Si «el amor a los pobres es un elemento esencial de la historia de Dios con nosotros» (DT 103), entonces ellos son para nosotros, cristianos, «una cuestión familiar» (DT 104). Aquí se encuentra el aspecto quizá más auténticamente teológico del documento, al decir:
realidad es que
los pobres para los cristianos no son una categoría sociológica, sino la misma
carne de Cristo. En efecto, no es suficiente limitarse a enunciar en modo
general la doctrina de la encarnación de Dios; para adentrarse en serio en este
misterio, en cambio, es necesario especificar que el Señor se hace carne, carne
que tiene hambre, que tiene sed, que está enferma, encarcelada (DT 110).
d) Las justificaciones del descarte y la vocación cristiana
Las piedras descartadas que son los pobres son la verdadera piedra angular. Pero, sin embargo, se observan posiciones contradictorias con respecto a esta evidencia teológica.
De hecho…
esta atención espiritual hacia los pobres es puesta en discusión por ciertos prejuicios, también por parte de cristianos, porque nos sentimos más a gusto sin los pobres. Hay quienes siguen diciendo: “Nuestra tarea es rezar y enseñar la verdadera doctrina”. Pero, desvinculando este aspecto religioso de la promoción integral, agregan que sólo el gobierno debería encargarse de ellos, o que sería mejor dejarlos en la miseria, para que aprendan a trabajar. A veces, sin embargo, se asumen criterios pseudocientíficos para decir que la libertad de mercado traerá espontáneamente la solución al problema de la pobreza. O incluso, se opta por una pastoral de las llamadas élites, argumentando que, en vez de perder el tiempo con los pobres, es mejor ocuparse de los ricos, de los poderosos y de los profesionales, para que, por medio de ellos, se puedan alcanzar soluciones más eficaces. Es fácil percibir la mundanidad que se esconde detrás de estas opiniones; estas nos llevan a observar la realidad con criterios superficiales y desprovistos de cualquier luz sobrenatural, prefiriendo círculos sociales que nos tranquilizan o buscando privilegios que nos acomodan (DT 114).

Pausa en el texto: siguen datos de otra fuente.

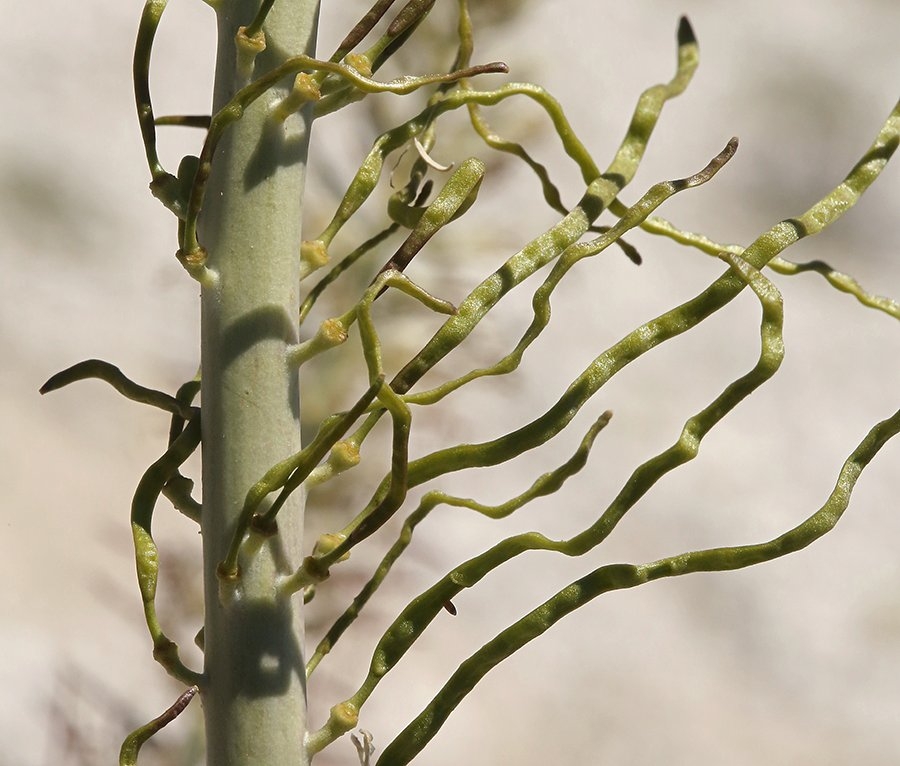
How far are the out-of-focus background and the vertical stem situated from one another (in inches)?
43.9

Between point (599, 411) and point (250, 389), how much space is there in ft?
6.56

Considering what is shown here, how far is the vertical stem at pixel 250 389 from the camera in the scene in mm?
346

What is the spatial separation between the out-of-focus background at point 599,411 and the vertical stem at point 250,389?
1.11m

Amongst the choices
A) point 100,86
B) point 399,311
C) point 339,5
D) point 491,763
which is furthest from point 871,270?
point 399,311

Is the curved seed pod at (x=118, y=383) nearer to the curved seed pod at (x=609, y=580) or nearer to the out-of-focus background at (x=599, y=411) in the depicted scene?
the curved seed pod at (x=609, y=580)

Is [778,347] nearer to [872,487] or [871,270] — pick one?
[872,487]

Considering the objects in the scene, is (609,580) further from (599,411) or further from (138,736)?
(599,411)

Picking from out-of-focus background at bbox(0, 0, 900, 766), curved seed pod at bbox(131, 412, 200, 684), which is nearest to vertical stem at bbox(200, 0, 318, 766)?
curved seed pod at bbox(131, 412, 200, 684)

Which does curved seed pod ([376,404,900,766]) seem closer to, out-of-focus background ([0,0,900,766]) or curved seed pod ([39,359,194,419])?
curved seed pod ([39,359,194,419])

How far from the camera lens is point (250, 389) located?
0.35 meters

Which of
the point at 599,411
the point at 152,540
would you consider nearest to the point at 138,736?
the point at 152,540

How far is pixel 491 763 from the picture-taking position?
1.84 m

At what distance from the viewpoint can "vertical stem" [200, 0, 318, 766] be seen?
0.35 meters

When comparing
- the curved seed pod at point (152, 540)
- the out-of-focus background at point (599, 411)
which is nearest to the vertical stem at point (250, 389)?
the curved seed pod at point (152, 540)
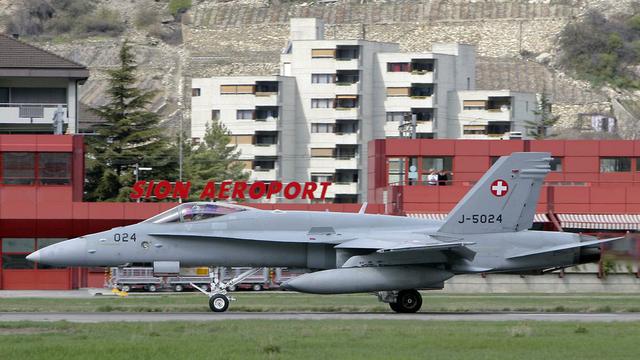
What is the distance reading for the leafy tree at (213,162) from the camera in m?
99.2

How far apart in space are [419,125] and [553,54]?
2451 inches

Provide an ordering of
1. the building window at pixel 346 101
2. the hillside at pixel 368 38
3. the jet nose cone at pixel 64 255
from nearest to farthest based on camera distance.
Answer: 1. the jet nose cone at pixel 64 255
2. the building window at pixel 346 101
3. the hillside at pixel 368 38

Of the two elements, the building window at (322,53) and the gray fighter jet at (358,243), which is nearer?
the gray fighter jet at (358,243)

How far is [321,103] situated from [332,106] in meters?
1.05

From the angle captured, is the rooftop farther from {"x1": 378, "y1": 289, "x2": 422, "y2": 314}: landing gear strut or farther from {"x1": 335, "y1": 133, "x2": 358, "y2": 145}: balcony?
{"x1": 335, "y1": 133, "x2": 358, "y2": 145}: balcony

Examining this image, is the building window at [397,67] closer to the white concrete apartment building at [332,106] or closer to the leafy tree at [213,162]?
the white concrete apartment building at [332,106]

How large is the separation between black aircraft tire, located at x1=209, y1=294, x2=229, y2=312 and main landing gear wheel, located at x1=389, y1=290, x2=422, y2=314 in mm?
4229

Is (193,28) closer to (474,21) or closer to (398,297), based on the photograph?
(474,21)

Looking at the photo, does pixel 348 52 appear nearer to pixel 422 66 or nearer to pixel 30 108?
pixel 422 66

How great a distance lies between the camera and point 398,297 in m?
38.3

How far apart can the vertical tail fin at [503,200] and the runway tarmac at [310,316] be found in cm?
234

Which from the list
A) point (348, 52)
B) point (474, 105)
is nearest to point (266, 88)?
point (348, 52)

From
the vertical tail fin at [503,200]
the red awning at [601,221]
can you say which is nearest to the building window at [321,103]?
the red awning at [601,221]

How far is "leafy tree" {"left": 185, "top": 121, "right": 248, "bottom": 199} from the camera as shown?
99188mm
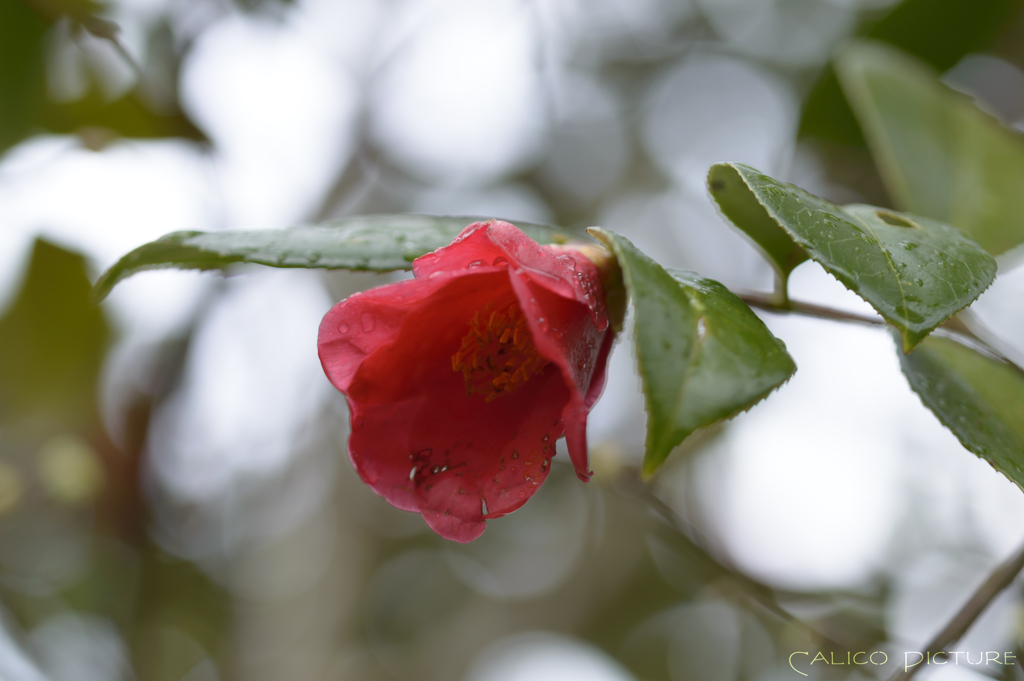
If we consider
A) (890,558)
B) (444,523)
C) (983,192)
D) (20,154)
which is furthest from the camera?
(890,558)

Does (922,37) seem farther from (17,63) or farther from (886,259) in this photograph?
(17,63)

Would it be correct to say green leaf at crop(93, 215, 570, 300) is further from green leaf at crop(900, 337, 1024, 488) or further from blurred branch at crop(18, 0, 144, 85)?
blurred branch at crop(18, 0, 144, 85)

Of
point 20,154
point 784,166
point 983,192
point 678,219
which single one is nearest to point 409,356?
point 983,192

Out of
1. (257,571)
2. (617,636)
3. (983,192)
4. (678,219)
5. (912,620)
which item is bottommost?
(617,636)

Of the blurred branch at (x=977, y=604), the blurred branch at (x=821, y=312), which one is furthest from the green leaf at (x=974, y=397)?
the blurred branch at (x=977, y=604)

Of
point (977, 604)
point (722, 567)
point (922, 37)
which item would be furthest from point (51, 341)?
point (922, 37)

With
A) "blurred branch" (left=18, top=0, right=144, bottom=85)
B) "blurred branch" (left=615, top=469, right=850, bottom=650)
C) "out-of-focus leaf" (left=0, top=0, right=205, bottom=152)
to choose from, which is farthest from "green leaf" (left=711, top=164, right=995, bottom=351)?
"out-of-focus leaf" (left=0, top=0, right=205, bottom=152)

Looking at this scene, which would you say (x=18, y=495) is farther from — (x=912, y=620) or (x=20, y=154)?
(x=912, y=620)
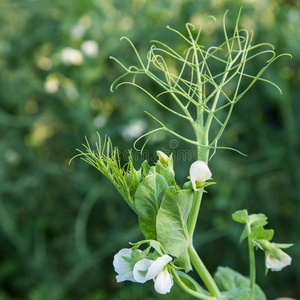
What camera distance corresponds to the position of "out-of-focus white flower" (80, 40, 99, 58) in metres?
1.68

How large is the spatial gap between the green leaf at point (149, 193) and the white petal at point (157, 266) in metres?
0.07

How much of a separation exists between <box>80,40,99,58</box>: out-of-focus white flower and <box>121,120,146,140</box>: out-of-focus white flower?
1.14 ft

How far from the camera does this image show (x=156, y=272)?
0.45 metres

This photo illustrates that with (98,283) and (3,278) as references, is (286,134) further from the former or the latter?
(3,278)

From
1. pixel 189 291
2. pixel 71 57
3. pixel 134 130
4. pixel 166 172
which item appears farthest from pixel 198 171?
pixel 71 57

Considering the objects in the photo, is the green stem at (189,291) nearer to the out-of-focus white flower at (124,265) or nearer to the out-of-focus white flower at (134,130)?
the out-of-focus white flower at (124,265)

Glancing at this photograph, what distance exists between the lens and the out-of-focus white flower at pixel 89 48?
168cm

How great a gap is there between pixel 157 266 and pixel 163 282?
0.02 meters

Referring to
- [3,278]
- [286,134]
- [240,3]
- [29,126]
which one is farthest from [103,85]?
[3,278]

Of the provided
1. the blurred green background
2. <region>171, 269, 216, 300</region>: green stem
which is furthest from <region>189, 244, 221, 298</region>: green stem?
the blurred green background

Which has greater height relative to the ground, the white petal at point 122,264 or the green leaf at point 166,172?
the green leaf at point 166,172

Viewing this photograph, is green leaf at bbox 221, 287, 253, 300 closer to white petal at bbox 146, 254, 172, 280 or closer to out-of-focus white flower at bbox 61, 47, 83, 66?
white petal at bbox 146, 254, 172, 280

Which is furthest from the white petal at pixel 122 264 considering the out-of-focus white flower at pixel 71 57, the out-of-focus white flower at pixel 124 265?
Result: the out-of-focus white flower at pixel 71 57

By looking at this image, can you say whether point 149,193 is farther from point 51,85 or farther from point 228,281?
point 51,85
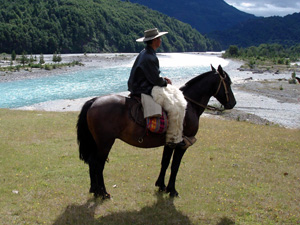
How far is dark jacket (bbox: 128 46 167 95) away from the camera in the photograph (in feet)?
20.3

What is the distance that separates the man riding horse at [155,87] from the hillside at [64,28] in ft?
280

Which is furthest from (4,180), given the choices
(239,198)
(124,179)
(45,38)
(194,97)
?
(45,38)

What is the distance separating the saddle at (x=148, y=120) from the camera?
6188 millimetres

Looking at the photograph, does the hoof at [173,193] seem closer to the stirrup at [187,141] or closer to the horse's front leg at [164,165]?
the horse's front leg at [164,165]

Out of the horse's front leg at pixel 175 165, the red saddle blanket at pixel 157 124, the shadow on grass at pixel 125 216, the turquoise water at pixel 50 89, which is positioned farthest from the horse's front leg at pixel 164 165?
the turquoise water at pixel 50 89

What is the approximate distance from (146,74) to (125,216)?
2891 millimetres

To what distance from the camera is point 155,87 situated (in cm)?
634

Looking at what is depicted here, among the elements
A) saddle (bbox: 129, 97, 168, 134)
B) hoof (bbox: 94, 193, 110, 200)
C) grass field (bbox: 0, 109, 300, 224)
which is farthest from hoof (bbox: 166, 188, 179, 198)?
saddle (bbox: 129, 97, 168, 134)

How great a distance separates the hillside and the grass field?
82185 millimetres

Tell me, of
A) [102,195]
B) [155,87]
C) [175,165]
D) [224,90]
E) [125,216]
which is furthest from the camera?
[224,90]

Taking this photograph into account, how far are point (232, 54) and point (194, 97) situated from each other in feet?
361

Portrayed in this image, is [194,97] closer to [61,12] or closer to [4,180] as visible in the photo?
[4,180]

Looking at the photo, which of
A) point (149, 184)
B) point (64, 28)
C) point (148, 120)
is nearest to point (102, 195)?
point (149, 184)

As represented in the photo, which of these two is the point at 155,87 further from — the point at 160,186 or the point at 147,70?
the point at 160,186
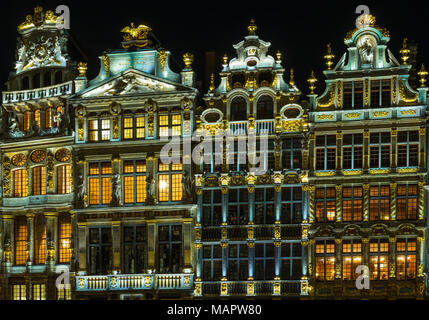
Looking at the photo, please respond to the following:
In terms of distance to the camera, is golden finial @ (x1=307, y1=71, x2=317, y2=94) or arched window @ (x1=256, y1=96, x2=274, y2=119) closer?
golden finial @ (x1=307, y1=71, x2=317, y2=94)

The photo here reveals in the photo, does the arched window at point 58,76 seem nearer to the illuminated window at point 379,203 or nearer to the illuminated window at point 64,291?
the illuminated window at point 64,291

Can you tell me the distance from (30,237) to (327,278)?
46.6 ft

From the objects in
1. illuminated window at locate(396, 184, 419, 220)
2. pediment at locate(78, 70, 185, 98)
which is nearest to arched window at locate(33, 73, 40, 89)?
pediment at locate(78, 70, 185, 98)

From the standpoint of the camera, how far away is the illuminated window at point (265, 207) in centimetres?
4584

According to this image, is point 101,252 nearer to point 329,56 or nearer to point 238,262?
point 238,262

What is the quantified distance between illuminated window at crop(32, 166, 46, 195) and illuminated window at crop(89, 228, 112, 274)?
12.5 ft

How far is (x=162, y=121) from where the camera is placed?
4741 cm

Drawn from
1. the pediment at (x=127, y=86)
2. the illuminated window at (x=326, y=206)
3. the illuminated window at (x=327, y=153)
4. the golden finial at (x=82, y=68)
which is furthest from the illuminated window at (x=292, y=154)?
the golden finial at (x=82, y=68)

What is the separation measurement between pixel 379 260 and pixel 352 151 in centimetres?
490

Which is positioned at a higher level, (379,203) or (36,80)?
(36,80)

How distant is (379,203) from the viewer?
44.9 meters

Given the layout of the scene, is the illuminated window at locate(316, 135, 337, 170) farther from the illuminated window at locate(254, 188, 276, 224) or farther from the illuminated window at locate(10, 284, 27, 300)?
the illuminated window at locate(10, 284, 27, 300)

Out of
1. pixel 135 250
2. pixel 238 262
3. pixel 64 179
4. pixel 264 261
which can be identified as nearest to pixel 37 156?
pixel 64 179

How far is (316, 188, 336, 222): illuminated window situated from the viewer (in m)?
45.3
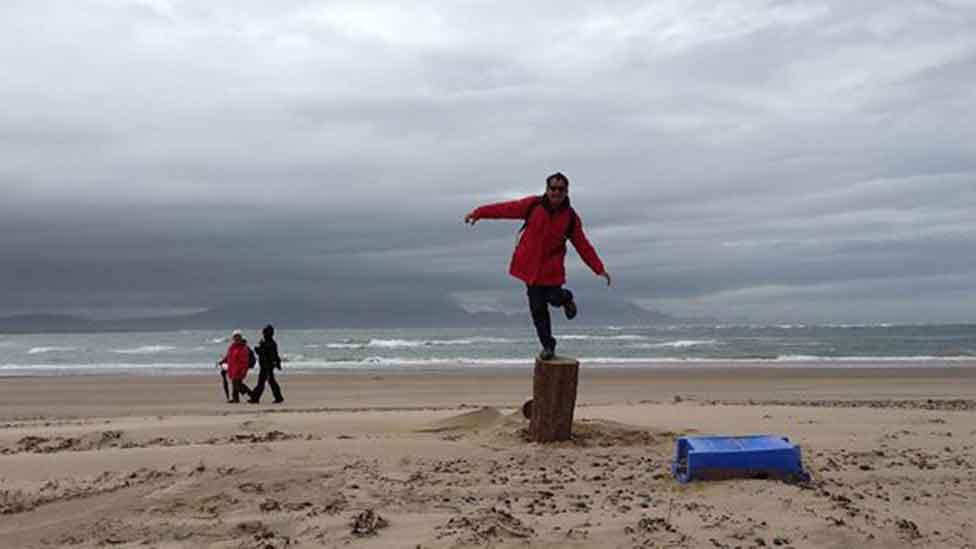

Por último, también hay que cuidar la correlación entre intenciones y gestos: la limosna no es una excusa, sino una práctica de no indiferencia:
Hay que alimentar el amor y las convicciones más profundas, y eso se hace con gestos. Permanecer en el mundo de las ideas y las discusiones, sin gestos personales, asiduos y sinceros, sería la perdición de nuestros sueños más preciados. Por esta sencilla razón, como cristianos, no renunciamos a la limosna. Es un gesto que se puede hacer de diferentes formas, y que podemos intentar hacer de la manera más eficaz, pero es preciso hacerlo. Y siempre será mejor hacer algo que no hacer nada. En todo caso nos llegará al corazón (DT 119).
En cierto modo, el Papa León XIV, retomando algunos elementos fundamentales del magisterio del Papa Francisco, los agudiza y los conduce hacia un verdadero «magisterium pauperum», de carácter eclesial y espiritual, teológico y moral.